**What the task requires:**
Transcribe the whole listing below without changing a word, but leave out every image.

**Given information:**
— start —

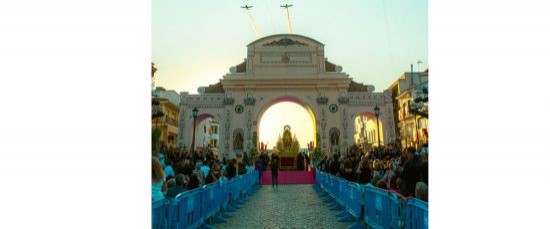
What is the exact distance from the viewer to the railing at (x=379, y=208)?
14.9 feet

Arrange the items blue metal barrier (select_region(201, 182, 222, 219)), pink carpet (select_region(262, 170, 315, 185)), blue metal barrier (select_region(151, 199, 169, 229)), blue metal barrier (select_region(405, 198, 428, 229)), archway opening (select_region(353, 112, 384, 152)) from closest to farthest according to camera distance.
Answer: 1. blue metal barrier (select_region(405, 198, 428, 229))
2. blue metal barrier (select_region(151, 199, 169, 229))
3. blue metal barrier (select_region(201, 182, 222, 219))
4. pink carpet (select_region(262, 170, 315, 185))
5. archway opening (select_region(353, 112, 384, 152))

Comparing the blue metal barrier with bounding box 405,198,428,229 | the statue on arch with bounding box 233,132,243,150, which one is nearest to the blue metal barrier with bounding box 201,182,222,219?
the blue metal barrier with bounding box 405,198,428,229

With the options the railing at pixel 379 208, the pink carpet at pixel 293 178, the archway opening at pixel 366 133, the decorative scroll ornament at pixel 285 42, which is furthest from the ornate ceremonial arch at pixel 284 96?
the railing at pixel 379 208

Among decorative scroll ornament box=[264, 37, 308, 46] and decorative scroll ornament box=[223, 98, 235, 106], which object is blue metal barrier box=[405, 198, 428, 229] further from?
decorative scroll ornament box=[264, 37, 308, 46]

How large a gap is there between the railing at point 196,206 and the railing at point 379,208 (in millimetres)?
2543

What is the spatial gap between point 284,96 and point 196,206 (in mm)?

— end —

**Exercise output:**
What is the exact distance from the viewer to the railing at (x=379, y=208)?
14.9 feet

Arrange the items blue metal barrier (select_region(201, 182, 222, 219)), pink carpet (select_region(262, 170, 315, 185)), blue metal barrier (select_region(151, 199, 169, 229)), blue metal barrier (select_region(405, 198, 428, 229)), archway opening (select_region(353, 112, 384, 152)) from closest to farthest according to camera distance.
Answer: 1. blue metal barrier (select_region(405, 198, 428, 229))
2. blue metal barrier (select_region(151, 199, 169, 229))
3. blue metal barrier (select_region(201, 182, 222, 219))
4. pink carpet (select_region(262, 170, 315, 185))
5. archway opening (select_region(353, 112, 384, 152))

Comparing the blue metal barrier with bounding box 405,198,428,229 | the statue on arch with bounding box 233,132,243,150, which one is nearest to the blue metal barrier with bounding box 201,182,222,219?
the blue metal barrier with bounding box 405,198,428,229

With the options the railing at pixel 379 208, the pink carpet at pixel 293 178, the archway opening at pixel 366 133, the decorative scroll ornament at pixel 285 42, which is furthest from the ornate ceremonial arch at pixel 284 96?
the railing at pixel 379 208

Among decorative scroll ornament box=[264, 37, 308, 46] and decorative scroll ornament box=[223, 98, 235, 106], which object is blue metal barrier box=[405, 198, 428, 229] further from?
decorative scroll ornament box=[264, 37, 308, 46]

How large a gap is there between the railing at point 196,206 and the railing at point 379,208 (in millimetres)?
2543

What is the spatial gap between point 284,96 and point 196,206 (in mm)?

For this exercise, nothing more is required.